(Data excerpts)
=== Section Start ===

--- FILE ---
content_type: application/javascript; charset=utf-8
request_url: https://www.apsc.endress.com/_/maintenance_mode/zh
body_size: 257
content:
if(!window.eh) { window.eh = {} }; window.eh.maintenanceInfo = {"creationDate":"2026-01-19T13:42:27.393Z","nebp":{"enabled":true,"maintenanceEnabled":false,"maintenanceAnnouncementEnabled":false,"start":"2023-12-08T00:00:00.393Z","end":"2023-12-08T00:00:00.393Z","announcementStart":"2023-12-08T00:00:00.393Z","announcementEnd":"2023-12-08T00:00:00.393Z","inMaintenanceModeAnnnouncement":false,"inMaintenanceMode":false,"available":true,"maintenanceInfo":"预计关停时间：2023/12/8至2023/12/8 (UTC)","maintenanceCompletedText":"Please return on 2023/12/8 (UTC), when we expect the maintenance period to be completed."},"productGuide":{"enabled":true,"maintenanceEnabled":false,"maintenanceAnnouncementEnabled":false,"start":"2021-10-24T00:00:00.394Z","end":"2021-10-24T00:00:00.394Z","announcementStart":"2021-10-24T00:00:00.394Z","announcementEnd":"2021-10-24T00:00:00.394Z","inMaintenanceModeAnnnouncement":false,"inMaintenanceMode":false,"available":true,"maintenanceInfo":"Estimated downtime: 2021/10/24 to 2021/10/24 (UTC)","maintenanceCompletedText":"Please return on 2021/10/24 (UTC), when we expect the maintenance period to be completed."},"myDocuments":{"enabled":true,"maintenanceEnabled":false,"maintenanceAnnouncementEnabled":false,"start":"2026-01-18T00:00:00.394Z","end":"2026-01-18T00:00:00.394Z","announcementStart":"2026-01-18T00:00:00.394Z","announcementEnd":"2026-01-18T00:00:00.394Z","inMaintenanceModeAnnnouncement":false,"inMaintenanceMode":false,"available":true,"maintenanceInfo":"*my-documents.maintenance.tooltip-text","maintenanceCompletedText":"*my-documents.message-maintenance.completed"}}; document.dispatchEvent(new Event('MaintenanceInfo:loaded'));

=== Section End ===

▶ WORK ORDER
The response should consist of all the entries, reproduced word for word.

▶ RESULT OF THIS EXERCISE
--- FILE ---
content_type: application/javascript; charset=utf-8
request_url: https://www.apsc.endress.com/_/maintenance_mode/zh
body_size: 257
content:
if(!window.eh) { window.eh = {} }; window.eh.maintenanceInfo = {"creationDate":"2026-01-19T13:42:27.393Z","nebp":{"enabled":true,"maintenanceEnabled":false,"maintenanceAnnouncementEnabled":false,"start":"2023-12-08T00:00:00.393Z","end":"2023-12-08T00:00:00.393Z","announcementStart":"2023-12-08T00:00:00.393Z","announcementEnd":"2023-12-08T00:00:00.393Z","inMaintenanceModeAnnnouncement":false,"inMaintenanceMode":false,"available":true,"maintenanceInfo":"预计关停时间：2023/12/8至2023/12/8 (UTC)","maintenanceCompletedText":"Please return on 2023/12/8 (UTC), when we expect the maintenance period to be completed."},"productGuide":{"enabled":true,"maintenanceEnabled":false,"maintenanceAnnouncementEnabled":false,"start":"2021-10-24T00:00:00.394Z","end":"2021-10-24T00:00:00.394Z","announcementStart":"2021-10-24T00:00:00.394Z","announcementEnd":"2021-10-24T00:00:00.394Z","inMaintenanceModeAnnnouncement":false,"inMaintenanceMode":false,"available":true,"maintenanceInfo":"Estimated downtime: 2021/10/24 to 2021/10/24 (UTC)","maintenanceCompletedText":"Please return on 2021/10/24 (UTC), when we expect the maintenance period to be completed."},"myDocuments":{"enabled":true,"maintenanceEnabled":false,"maintenanceAnnouncementEnabled":false,"start":"2026-01-18T00:00:00.394Z","end":"2026-01-18T00:00:00.394Z","announcementStart":"2026-01-18T00:00:00.394Z","announcementEnd":"2026-01-18T00:00:00.394Z","inMaintenanceModeAnnnouncement":false,"inMaintenanceMode":false,"available":true,"maintenanceInfo":"*my-documents.maintenance.tooltip-text","maintenanceCompletedText":"*my-documents.message-maintenance.completed"}}; document.dispatchEvent(new Event('MaintenanceInfo:loaded'));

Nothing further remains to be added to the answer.